Accusations contre le gouvernement concernant la loi sur les deepfakes liée à Grok AI
Des militants accusent le gouvernement de traîner les pieds sur l’implémentation d’une loi qui rendrait illégal la création de deepfakes sexualisés non consensuels. Cette polémique survient alors qu’une controverse éclate autour des images créées à l’aide de l’IA Grok, qui permet de retirer numériquement les vêtements. Une femme a déclaré que plus de 100 images sexualisées d’elle avaient été générées.
Actuellement, il est illégal de partager des deepfakes d’adultes au Royaume-Uni, mais la nouvelle législation criminalisant la création ou la demande de telles images n’est toujours pas en vigueur, bien qu’elle ait été adoptée en juin 2025. Il n’est pas clair si toutes les images créées par Grok seraient couvertes par cette loi.
Réactions gouvernementales
Le Premier ministre a qualifié les images sexualisées produites par Grok de « scandaleuses » et « dégoûtantes ». Il a déclaré que de telles pratiques ne doivent pas être tolérées et a exprimé son soutien à l’action d’Ofcom, le régulateur des communications, pour lutter contre ce phénomène.

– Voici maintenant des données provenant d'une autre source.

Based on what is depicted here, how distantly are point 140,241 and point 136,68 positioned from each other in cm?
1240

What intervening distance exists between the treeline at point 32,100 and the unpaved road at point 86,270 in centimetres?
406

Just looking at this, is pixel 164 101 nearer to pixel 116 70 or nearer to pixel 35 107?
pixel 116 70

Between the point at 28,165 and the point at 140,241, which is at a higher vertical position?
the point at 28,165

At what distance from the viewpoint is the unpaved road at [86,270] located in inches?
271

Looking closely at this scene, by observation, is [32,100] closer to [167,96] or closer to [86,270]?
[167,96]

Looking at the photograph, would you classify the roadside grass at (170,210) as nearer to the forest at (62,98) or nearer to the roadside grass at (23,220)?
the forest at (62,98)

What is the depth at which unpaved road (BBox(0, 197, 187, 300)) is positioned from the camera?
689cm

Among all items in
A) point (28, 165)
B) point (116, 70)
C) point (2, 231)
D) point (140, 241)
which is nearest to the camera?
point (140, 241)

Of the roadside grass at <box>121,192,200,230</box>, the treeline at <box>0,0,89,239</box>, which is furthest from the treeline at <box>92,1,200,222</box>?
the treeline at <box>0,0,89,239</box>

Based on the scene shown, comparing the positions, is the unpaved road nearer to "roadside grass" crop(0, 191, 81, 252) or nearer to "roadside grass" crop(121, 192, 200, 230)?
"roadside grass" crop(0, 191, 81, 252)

Andrea Simon, d’une organisation de défense des droits des femmes, a affirmé que le gouvernement avait mis les femmes et les filles en danger en ne mettant pas rapidement la loi en œuvre. Elle a souligné que les deepfakes sexualisés constituent une violation claire des droits des femmes et ont un impact traumatisant sur les victimes.
Progrès législatifs et préoccupations
Le gouvernement a déjà introduit une législation interdisant le partage d’images intimes sur les réseaux sociaux sans consentement. Cependant, experts et militants soulignent que l’application d’une disposition clé ciblant ceux qui demandent à Grok de créer des deepfakes sexualisés est toujours retardée.
Un professeur de droit Internet a noté que la loi actuelle interdit la génération de deepfakes pornographiques dans des contextes tels que la pornographie de vengeance ou impliquant des mineurs. Malgré cela, la législation interdisant la création de deepfakes sexuels non consensuels n’a pas encore été mise en œuvre.
Impact sur les victimes
Des femmes ont témoigné de leur expérience avec Grok, signalant que leurs photos avaient été transformées en deepfakes. Elles ont exprimé un sentiment d’humiliation et d’agression, affirmant que cette situation leur cause une détresse mentale importante.
Les utilisatrices ont souligné que la création de ces images les pousse à s’autocensurer et à modifier leur comportement en ligne, limitant ainsi leur liberté d’expression. Les militants appellent à une action immédiate pour protéger les droits des femmes contre cette forme de violence numérique.
Conclusion
Le retard du gouvernement dans la mise en œuvre de la législation sur les deepfakes soulève des préoccupations croissantes quant à la sécurité des femmes sur les plateformes numériques. Les appels à une action rapide se multiplient, alors que la technologie évolue plus vite que les lois censées la réglementer.